Orleans.GpuBridge.Grains 0.3.0

dotnet add package Orleans.GpuBridge.Grains --version 0.3.0
                    
NuGet\Install-Package Orleans.GpuBridge.Grains -Version 0.3.0
                    
This command is intended to be used within the Package Manager Console in Visual Studio, as it uses the NuGet module's version of Install-Package.
<PackageReference Include="Orleans.GpuBridge.Grains" Version="0.3.0" />
                    
For projects that support PackageReference, copy this XML node into the project file to reference the package.
<PackageVersion Include="Orleans.GpuBridge.Grains" Version="0.3.0" />
                    
Directory.Packages.props
<PackageReference Include="Orleans.GpuBridge.Grains" />
                    
Project file
For projects that support Central Package Management (CPM), copy this XML node into the solution Directory.Packages.props file to version the package.
paket add Orleans.GpuBridge.Grains --version 0.3.0
                    
#r "nuget: Orleans.GpuBridge.Grains, 0.3.0"
                    
#r directive can be used in F# Interactive and Polyglot Notebooks. Copy this into the interactive tool or source code of the script to reference the package.
#:package Orleans.GpuBridge.Grains@0.3.0
                    
#:package directive can be used in C# file-based apps starting in .NET 10 preview 4. Copy this into a .cs file before any lines of code to reference the package.
#addin nuget:?package=Orleans.GpuBridge.Grains&version=0.3.0
                    
Install as a Cake Addin
#tool nuget:?package=Orleans.GpuBridge.Grains&version=0.3.0
                    
Install as a Cake Tool

Orleans.GpuBridge.Grains

GPU-native Orleans grains for high-performance distributed computing with DotCompute backend support.

Overview

Orleans.GpuBridge.Grains provides production-ready Orleans grain base classes and implementations for GPU acceleration.

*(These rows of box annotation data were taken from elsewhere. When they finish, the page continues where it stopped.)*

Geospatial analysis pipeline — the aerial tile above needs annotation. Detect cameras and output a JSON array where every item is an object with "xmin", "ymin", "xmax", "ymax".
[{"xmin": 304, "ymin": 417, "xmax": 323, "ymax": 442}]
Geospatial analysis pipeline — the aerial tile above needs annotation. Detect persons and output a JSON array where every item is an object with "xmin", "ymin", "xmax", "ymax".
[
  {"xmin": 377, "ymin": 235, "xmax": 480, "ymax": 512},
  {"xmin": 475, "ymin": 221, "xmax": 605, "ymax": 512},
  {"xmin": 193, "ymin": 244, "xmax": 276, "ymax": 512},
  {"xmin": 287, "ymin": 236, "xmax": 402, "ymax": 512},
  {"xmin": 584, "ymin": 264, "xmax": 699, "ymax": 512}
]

This package supports two deployment models:

Model Base Class Latency Throughput Use Case
GPU-Offload GpuGrainBase<TState> 10-100μs 15K msg/s Batch processing
GPU-Native RingKernelGrainBase<TState, TMessage> 100-500ns 2M msg/s High-frequency messaging

Features

  • GPU-Offload Model: Traditional grain pattern with GPU kernel execution
  • GPU-Native Model: Actors that live permanently in GPU memory with sub-microsecond latency
  • Ring Kernels: Persistent GPU threads processing messages without kernel launch overhead
  • K2K Messaging: Kernel-to-Kernel communication for GPU-resident actors
  • Temporal Alignment: HLC and Vector Clocks for causal ordering on GPU
  • Hypergraph Support: Multi-way relationships with GPU-accelerated pattern matching
  • Automatic Fallback: CPU fallback when GPU resources are unavailable

Grain Base Classes

GpuGrainBase<TState>

Base class for Orleans grains with GPU-offload kernel execution.

Key Features:

  • Familiar Orleans grain pattern with GPU kernel invocation
  • Automatic CPU fallback when GPU unavailable
  • Kernel execution via InvokeKernelAsync<TIn, TOut>
  • State management via Orleans persistence

Use Cases:

  • Batch processing with large datasets
  • Machine learning inference
  • Image/video processing pipelines
  • Infrequent GPU operations (< 1000 msg/s)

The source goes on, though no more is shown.